Однажды Унгерн собрал офицеров и заявил: так как Россию завоевать не удалось, азиатская дивизия идет через Урянхай и Тибет в Индию.
Ночью четыре кавалериста доложили дежурному по дивизии, что хотят видеть барона по неотложному делу. Это было в двенадцать часов ночи. Когда дежурный открыл вход в палатку, они увидели, что барон лежит на потнике, разостланном на земле, и рассматривает карту. Он был освещен горящей свечой. По нему дали залп. Свеча потухла. Барон закричал. В темноте солдаты не видели, как Унгерн вылез из майхана и бежал в отряд Бишерельтугуна.
Через пять дней унгерновцы были разбиты начисто, и барон захвачен. Казагранди с остатками банд скрылся в Китай через пустыни монгольского Алтая. Бакич, Степанов взяты в плен. У Степанова в вещевом мешке найдена кожа, снятая с рук красноармейца. Она хранится в музее РККА.
Унгерна везли в Иркутск. Красноармейский отряд скакал по бокам брички.
— Куда вы меня везете? — спросил Унгерн. — Бабам, что ли, показывать?
— Нужен ты нашим бабам! — засмеялся красноармеец.
Они ехали по лесистой дороге, мимо озера с густой зеленой водой, мимо раскопанных холмов, мимо бурятского дацана, мимо освобожденных сел, поднявших над избами красные флаги, мимо брошенных окопов — безостановочно, на север, к парому на Селенге.
СОДНОМ-ПЭЛЬ
Путешествуя по Внешней Монголии, мы остановились из-за неисправности автомобиля в Далай-Сайн-Шандэ — скотоводческом городке в центре Восточного Гоби. Здесь в первый раз мы увидели Соднома-Пэля.

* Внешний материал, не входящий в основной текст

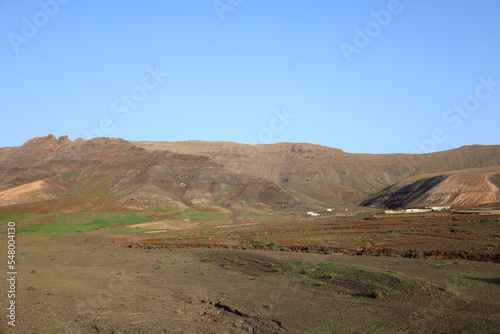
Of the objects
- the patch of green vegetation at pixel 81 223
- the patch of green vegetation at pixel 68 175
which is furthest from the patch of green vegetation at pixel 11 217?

Монгольская народная республика — высокогорные степи, где трудно дышать приезжим; дневные жары, спадающие по вечерам, когда приходится набрасывать шубы; скотоводы, солдаты, буддийские монахи, курсанты, работники Народно-революционной партии, шоферы, тибетские шарлатаны, торгующие лечебными травами, — после трехмесячной поездки все стало для нас обычным. Далай-Сайн-Шандэ мало чем отличался от других поселений.
Напившись воды, мы вошли в белую юрту губернской канцелярии. Чиновники народного правительства сидели за низкими столиками, под портретом Сухэ-Батора, обвитым прошлогодними венками. На ящике из-под бензина стояла тушь для письма, ремингтон с монгольским шрифтом и несколько номеров улан-баторской газеты «Народное право».
На полу канцелярии сидели шесть посетителей — худые, красноносые степняки с глубокими рябинами на щеках. Один из них был буддийский монах с малиновой перевязью через плечо.